— BEGIN Material provided —

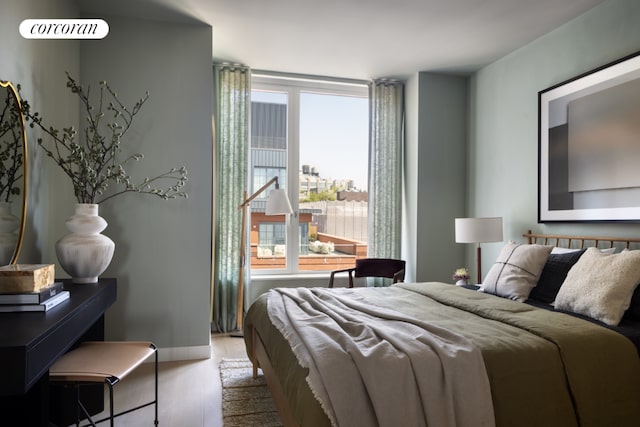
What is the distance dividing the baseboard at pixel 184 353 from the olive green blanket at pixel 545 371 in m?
1.64

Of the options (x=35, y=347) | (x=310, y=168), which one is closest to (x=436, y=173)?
(x=310, y=168)

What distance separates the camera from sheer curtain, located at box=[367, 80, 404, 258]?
492 centimetres

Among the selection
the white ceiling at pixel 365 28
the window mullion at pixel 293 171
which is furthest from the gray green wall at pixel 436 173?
the window mullion at pixel 293 171

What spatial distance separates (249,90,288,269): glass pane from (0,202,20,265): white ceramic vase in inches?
105

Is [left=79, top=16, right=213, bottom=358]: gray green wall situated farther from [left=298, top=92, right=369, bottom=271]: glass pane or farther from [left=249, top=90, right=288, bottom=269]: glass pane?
[left=298, top=92, right=369, bottom=271]: glass pane

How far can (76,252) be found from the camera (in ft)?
8.20

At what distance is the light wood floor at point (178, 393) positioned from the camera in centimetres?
251

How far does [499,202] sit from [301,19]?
253cm

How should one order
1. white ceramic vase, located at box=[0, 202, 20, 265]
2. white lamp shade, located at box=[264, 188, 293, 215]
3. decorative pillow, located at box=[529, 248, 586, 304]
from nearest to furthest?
white ceramic vase, located at box=[0, 202, 20, 265], decorative pillow, located at box=[529, 248, 586, 304], white lamp shade, located at box=[264, 188, 293, 215]

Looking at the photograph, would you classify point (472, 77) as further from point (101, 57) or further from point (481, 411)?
point (481, 411)

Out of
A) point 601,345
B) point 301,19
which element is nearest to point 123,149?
point 301,19

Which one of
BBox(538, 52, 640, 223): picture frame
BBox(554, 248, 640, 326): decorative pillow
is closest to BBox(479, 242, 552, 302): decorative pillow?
BBox(554, 248, 640, 326): decorative pillow

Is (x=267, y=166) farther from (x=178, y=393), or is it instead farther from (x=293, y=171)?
(x=178, y=393)

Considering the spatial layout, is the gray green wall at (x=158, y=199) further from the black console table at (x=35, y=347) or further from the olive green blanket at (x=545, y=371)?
the olive green blanket at (x=545, y=371)
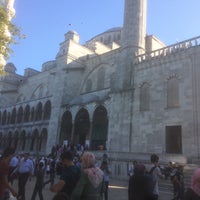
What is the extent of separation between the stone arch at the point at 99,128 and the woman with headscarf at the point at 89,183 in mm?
19711

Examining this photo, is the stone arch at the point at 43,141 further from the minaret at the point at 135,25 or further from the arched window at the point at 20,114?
the minaret at the point at 135,25

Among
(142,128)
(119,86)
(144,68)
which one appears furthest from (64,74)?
(142,128)

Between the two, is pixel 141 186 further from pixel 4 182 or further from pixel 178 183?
pixel 178 183

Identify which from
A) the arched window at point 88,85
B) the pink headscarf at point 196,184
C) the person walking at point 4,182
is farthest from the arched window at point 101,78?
the pink headscarf at point 196,184

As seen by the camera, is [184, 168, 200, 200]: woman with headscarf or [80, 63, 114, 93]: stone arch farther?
[80, 63, 114, 93]: stone arch

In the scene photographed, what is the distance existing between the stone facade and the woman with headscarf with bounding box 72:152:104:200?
12.9 metres

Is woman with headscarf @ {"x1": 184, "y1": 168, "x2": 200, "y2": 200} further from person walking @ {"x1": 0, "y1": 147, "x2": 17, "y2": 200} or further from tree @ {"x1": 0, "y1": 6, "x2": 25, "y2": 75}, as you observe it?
tree @ {"x1": 0, "y1": 6, "x2": 25, "y2": 75}

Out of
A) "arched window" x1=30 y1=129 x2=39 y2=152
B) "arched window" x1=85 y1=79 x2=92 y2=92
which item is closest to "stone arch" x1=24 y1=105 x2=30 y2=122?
"arched window" x1=30 y1=129 x2=39 y2=152

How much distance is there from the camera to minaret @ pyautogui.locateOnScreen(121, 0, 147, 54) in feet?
73.6

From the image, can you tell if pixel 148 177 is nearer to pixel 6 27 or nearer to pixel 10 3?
pixel 6 27

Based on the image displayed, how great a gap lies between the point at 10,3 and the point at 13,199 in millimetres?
31572

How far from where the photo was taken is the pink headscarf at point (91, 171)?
12.5ft

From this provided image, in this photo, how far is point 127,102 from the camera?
20766mm

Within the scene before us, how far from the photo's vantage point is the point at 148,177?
452 centimetres
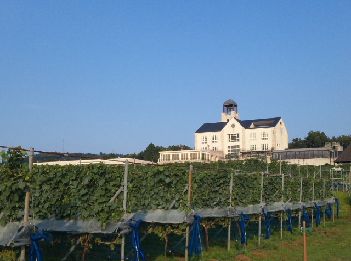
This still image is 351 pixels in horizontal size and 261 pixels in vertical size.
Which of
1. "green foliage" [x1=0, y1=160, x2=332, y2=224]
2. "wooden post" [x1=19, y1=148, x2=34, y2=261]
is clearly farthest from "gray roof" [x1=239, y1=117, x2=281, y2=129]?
"wooden post" [x1=19, y1=148, x2=34, y2=261]

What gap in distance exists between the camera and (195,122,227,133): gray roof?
329 ft

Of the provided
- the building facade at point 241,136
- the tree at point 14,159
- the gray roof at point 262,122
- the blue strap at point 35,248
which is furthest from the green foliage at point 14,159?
the gray roof at point 262,122

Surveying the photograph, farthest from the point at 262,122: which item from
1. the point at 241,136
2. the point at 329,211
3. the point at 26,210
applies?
the point at 26,210

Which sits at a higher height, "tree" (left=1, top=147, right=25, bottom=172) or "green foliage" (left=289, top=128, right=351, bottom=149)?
"green foliage" (left=289, top=128, right=351, bottom=149)

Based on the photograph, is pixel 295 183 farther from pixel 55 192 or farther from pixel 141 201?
pixel 55 192

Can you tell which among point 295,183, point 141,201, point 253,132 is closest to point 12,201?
point 141,201

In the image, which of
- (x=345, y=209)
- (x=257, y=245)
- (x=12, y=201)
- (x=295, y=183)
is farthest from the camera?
(x=345, y=209)

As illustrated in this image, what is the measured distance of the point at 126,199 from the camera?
11.3 metres

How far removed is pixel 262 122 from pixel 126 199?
8829 cm

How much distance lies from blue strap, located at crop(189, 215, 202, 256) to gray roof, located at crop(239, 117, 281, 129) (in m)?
81.8

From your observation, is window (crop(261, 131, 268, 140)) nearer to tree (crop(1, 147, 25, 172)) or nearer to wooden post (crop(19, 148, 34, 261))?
wooden post (crop(19, 148, 34, 261))

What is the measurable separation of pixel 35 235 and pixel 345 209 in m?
30.7

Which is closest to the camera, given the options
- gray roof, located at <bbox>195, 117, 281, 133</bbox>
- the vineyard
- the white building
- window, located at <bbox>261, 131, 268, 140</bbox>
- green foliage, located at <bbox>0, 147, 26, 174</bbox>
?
green foliage, located at <bbox>0, 147, 26, 174</bbox>

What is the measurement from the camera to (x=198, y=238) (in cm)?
1405
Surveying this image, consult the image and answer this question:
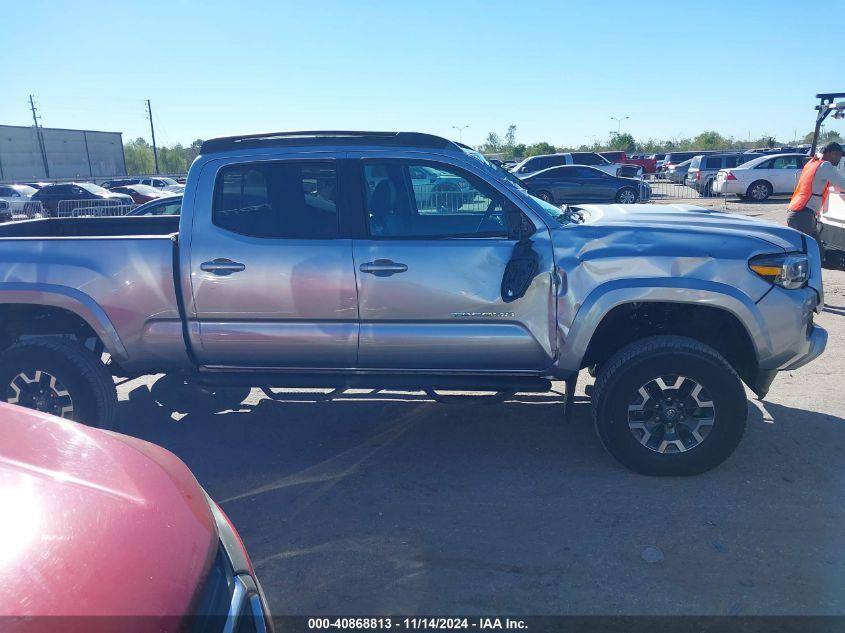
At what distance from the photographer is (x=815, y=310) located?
4.13 meters

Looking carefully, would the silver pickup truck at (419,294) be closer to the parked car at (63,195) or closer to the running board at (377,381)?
the running board at (377,381)

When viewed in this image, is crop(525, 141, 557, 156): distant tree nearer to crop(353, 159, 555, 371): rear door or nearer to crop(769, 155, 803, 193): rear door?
crop(769, 155, 803, 193): rear door

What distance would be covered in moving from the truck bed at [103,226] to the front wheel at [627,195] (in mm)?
18954

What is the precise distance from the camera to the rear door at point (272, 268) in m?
4.21

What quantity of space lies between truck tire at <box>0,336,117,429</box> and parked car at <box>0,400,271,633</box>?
2.19 m

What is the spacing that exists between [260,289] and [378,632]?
2.16 meters

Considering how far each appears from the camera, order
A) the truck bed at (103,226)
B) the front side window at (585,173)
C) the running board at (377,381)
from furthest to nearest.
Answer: the front side window at (585,173) → the truck bed at (103,226) → the running board at (377,381)

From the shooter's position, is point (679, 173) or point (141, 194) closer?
point (141, 194)

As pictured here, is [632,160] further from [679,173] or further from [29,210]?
[29,210]

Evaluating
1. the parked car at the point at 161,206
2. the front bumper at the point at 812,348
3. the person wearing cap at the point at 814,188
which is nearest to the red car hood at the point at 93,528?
the front bumper at the point at 812,348

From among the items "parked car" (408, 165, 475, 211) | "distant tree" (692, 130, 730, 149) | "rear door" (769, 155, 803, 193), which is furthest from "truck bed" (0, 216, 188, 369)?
"distant tree" (692, 130, 730, 149)

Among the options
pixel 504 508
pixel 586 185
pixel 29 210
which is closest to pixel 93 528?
pixel 504 508

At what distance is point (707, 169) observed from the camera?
28.1 m

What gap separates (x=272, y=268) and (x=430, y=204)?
1.17m
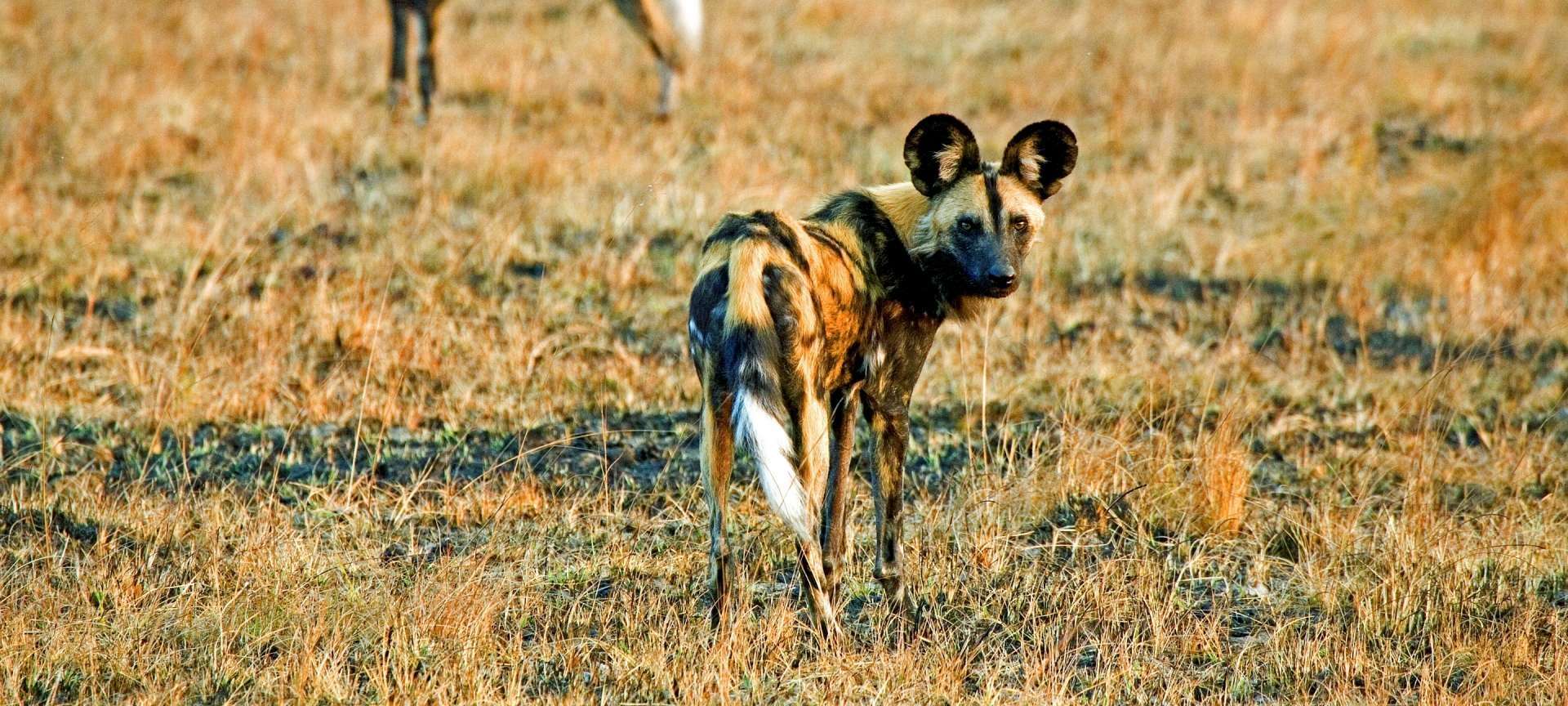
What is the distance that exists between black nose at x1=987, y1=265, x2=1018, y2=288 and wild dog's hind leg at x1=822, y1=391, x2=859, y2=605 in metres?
0.40

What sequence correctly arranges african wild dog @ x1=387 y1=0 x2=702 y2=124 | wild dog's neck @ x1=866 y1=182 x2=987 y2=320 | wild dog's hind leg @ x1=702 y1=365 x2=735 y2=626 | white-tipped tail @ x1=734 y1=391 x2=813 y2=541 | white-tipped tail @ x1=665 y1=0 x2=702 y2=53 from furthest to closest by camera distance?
white-tipped tail @ x1=665 y1=0 x2=702 y2=53, african wild dog @ x1=387 y1=0 x2=702 y2=124, wild dog's neck @ x1=866 y1=182 x2=987 y2=320, wild dog's hind leg @ x1=702 y1=365 x2=735 y2=626, white-tipped tail @ x1=734 y1=391 x2=813 y2=541

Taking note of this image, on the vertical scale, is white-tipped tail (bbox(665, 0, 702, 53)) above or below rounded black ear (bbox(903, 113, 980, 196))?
above

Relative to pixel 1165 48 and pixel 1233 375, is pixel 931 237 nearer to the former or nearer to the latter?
pixel 1233 375

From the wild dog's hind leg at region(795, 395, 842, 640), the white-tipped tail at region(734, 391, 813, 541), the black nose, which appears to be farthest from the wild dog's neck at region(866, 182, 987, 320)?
the white-tipped tail at region(734, 391, 813, 541)

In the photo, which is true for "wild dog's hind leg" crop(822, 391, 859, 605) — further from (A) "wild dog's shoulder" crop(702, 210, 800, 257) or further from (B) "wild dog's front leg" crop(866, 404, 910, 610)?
(A) "wild dog's shoulder" crop(702, 210, 800, 257)

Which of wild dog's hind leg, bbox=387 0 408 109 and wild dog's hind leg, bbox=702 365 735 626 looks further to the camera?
wild dog's hind leg, bbox=387 0 408 109

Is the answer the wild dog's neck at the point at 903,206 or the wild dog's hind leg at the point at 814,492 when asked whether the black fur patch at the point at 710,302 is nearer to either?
the wild dog's hind leg at the point at 814,492

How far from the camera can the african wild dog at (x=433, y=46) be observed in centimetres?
787

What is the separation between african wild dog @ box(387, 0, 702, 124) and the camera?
787 centimetres

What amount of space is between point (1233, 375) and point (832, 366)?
8.67ft

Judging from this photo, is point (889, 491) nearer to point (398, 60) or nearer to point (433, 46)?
point (433, 46)

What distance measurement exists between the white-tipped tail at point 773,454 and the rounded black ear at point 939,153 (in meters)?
0.76

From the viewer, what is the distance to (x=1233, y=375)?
546 cm

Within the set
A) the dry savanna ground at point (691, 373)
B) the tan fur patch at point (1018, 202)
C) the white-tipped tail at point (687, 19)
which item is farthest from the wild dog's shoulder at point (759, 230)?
the white-tipped tail at point (687, 19)
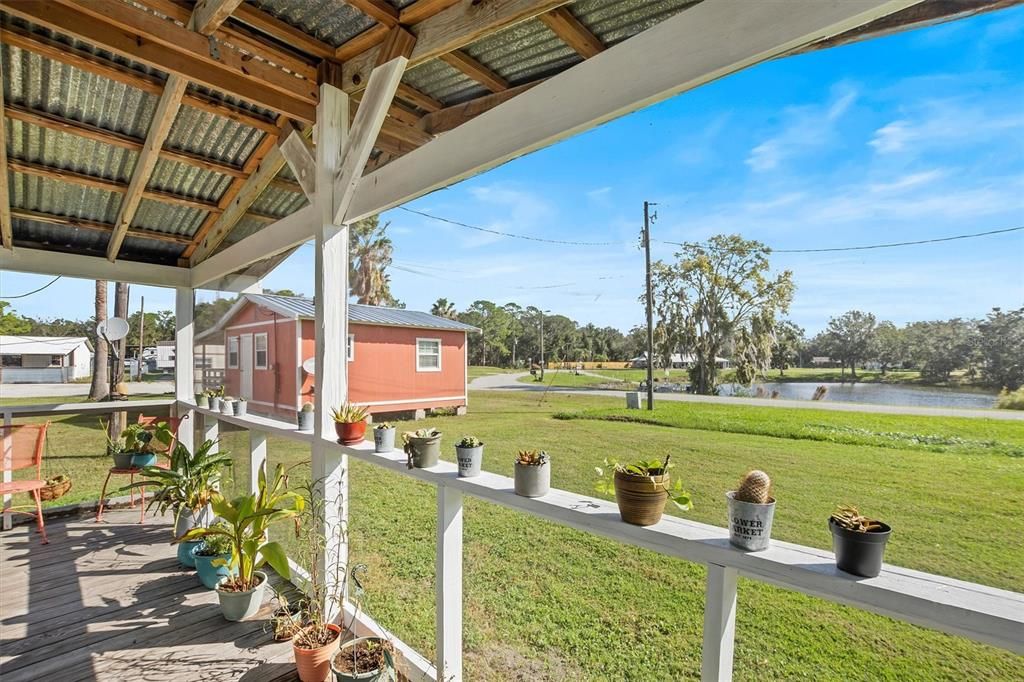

— END Material provided —

Aim »
Arrange the lines from the start of the material up to and including the line with "white ceramic vase, located at box=[0, 202, 20, 265], decorative" as a JSON list of strings, one string per line. Skip blank lines, and leave the pictures out.

Result for this task »
[
  "What is the distance dividing the baseboard at pixel 184 353 from the olive green blanket at pixel 545 371 in m?",
  "1.64",
  "Of the options (x=35, y=347) | (x=310, y=168), which one is closest to (x=436, y=173)?",
  "(x=310, y=168)",
  "What distance separates the camera from sheer curtain, located at box=[367, 80, 404, 258]?",
  "492 centimetres",
  "Among the selection",
  "the white ceiling at pixel 365 28",
  "the window mullion at pixel 293 171",
  "which is furthest from the gray green wall at pixel 436 173?",
  "the window mullion at pixel 293 171",
  "What spatial distance separates (249,90,288,269): glass pane from (0,202,20,265): white ceramic vase in inches?",
  "105",
  "Is [left=79, top=16, right=213, bottom=358]: gray green wall situated farther from [left=298, top=92, right=369, bottom=271]: glass pane or farther from [left=249, top=90, right=288, bottom=269]: glass pane?",
  "[left=298, top=92, right=369, bottom=271]: glass pane",
  "How far can (76,252) be found from the camera (in ft)?",
  "8.20",
  "At what distance is the light wood floor at point (178, 393) positioned from the camera in centimetres?",
  "251",
  "How far does [499,202] sit from [301,19]?",
  "253cm",
  "How should one order",
  "1. white ceramic vase, located at box=[0, 202, 20, 265]",
  "2. white lamp shade, located at box=[264, 188, 293, 215]",
  "3. decorative pillow, located at box=[529, 248, 586, 304]",
  "from nearest to furthest?",
  "white ceramic vase, located at box=[0, 202, 20, 265], decorative pillow, located at box=[529, 248, 586, 304], white lamp shade, located at box=[264, 188, 293, 215]"
]